> [The task]: Reproduce the data word for word, keeping every line complete.

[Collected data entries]
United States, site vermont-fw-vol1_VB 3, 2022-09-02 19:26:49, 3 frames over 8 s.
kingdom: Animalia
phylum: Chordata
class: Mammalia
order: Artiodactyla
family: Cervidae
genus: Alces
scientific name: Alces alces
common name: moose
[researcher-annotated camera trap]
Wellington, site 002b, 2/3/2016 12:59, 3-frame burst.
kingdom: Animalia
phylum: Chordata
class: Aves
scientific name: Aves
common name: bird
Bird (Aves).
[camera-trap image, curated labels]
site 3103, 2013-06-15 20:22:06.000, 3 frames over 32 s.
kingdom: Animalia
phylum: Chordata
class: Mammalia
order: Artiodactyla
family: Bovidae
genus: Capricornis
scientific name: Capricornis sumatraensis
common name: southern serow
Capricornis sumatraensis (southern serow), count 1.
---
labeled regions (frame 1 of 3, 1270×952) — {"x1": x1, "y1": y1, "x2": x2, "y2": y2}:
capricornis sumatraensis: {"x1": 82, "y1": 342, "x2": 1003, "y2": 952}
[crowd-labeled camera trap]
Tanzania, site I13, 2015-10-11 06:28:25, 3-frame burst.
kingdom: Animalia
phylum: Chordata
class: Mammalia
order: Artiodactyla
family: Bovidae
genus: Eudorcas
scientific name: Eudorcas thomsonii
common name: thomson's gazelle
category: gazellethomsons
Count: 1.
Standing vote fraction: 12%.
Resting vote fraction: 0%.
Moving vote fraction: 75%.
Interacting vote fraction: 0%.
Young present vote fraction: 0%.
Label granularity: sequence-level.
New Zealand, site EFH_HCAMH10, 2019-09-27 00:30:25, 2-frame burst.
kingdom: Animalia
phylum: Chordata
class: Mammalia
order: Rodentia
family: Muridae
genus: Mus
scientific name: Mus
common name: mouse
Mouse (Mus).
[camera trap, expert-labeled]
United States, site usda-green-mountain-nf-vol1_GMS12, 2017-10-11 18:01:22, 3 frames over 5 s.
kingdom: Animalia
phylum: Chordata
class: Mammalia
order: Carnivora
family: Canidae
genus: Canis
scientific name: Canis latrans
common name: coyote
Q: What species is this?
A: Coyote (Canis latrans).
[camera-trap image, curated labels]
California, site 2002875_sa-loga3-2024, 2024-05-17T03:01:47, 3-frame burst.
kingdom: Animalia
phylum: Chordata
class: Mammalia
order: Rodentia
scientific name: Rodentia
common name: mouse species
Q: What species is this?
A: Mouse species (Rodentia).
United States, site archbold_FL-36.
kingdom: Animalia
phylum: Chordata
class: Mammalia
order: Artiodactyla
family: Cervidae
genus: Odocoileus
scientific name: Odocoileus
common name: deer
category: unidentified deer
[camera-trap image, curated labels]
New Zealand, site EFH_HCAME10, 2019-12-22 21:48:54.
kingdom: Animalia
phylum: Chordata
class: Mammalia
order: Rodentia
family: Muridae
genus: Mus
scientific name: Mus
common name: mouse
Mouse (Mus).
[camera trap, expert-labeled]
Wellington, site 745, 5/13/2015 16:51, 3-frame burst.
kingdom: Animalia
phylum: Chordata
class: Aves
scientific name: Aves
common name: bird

> [Answer section]:
United States, site vermont-fw-vol1_VB 3, 2022-09-02 19:26:49, 3 frames over 8 s.
kingdom: Animalia
phylum: Chordata
class: Mammalia
order: Artiodactyla
family: Cervidae
genus: Alces
scientific name: Alces alces
common name: moose
[researcher-annotated camera trap]
Wellington, site 002b, 2/3/2016 12:59, 3-frame burst.
kingdom: Animalia
phylum: Chordata
class: Aves
scientific name: Aves
common name: bird
Bird (Aves).
[camera-trap image, curated labels]
site 3103, 2013-06-15 20:22:06.000, 3 frames over 32 s.
kingdom: Animalia
phylum: Chordata
class: Mammalia
order: Artiodactyla
family: Bovidae
genus: Capricornis
scientific name: Capricornis sumatraensis
common name: southern serow
Capricornis sumatraensis (southern serow), count 1.
---
labeled regions (frame 1 of 3, 1270×952) — {"x1": x1, "y1": y1, "x2": x2, "y2": y2}:
capricornis sumatraensis: {"x1": 82, "y1": 342, "x2": 1003, "y2": 952}
[crowd-labeled camera trap]
Tanzania, site I13, 2015-10-11 06:28:25, 3-frame burst.
kingdom: Animalia
phylum: Chordata
class: Mammalia
order: Artiodactyla
family: Bovidae
genus: Eudorcas
scientific name: Eudorcas thomsonii
common name: thomson's gazelle
category: gazellethomsons
Count: 1.
Standing vote fraction: 12%.
Resting vote fraction: 0%.
Moving vote fraction: 75%.
Interacting vote fraction: 0%.
Young present vote fraction: 0%.
Label granularity: sequence-level.
New Zealand, site EFH_HCAMH10, 2019-09-27 00:30:25, 2-frame burst.
kingdom: Animalia
phylum: Chordata
class: Mammalia
order: Rodentia
family: Muridae
genus: Mus
scientific name: Mus
common name: mouse
Mouse (Mus).
[camera trap, expert-labeled]
United States, site usda-green-mountain-nf-vol1_GMS12, 2017-10-11 18:01:22, 3 frames over 5 s.
kingdom: Animalia
phylum: Chordata
class: Mammalia
order: Carnivora
family: Canidae
genus: Canis
scientific name: Canis latrans
common name: coyote
Q: What species is this?
A: Coyote (Canis latrans).
[camera-trap image, curated labels]
California, site 2002875_sa-loga3-2024, 2024-05-17T03:01:47, 3-frame burst.
kingdom: Animalia
phylum: Chordata
class: Mammalia
order: Rodentia
scientific name: Rodentia
common name: mouse species
Q: What species is this?
A: Mouse species (Rodentia).
United States, site archbold_FL-36.
kingdom: Animalia
phylum: Chordata
class: Mammalia
order: Artiodactyla
family: Cervidae
genus: Odocoileus
scientific name: Odocoileus
common name: deer
category: unidentified deer
[camera-trap image, curated labels]
New Zealand, site EFH_HCAME10, 2019-12-22 21:48:54.
kingdom: Animalia
phylum: Chordata
class: Mammalia
order: Rodentia
family: Muridae
genus: Mus
scientific name: Mus
common name: mouse
Mouse (Mus).
[camera trap, expert-labeled]
Wellington, site 745, 5/13/2015 16:51, 3-frame burst.
kingdom: Animalia
phylum: Chordata
class: Aves
scientific name: Aves
common name: bird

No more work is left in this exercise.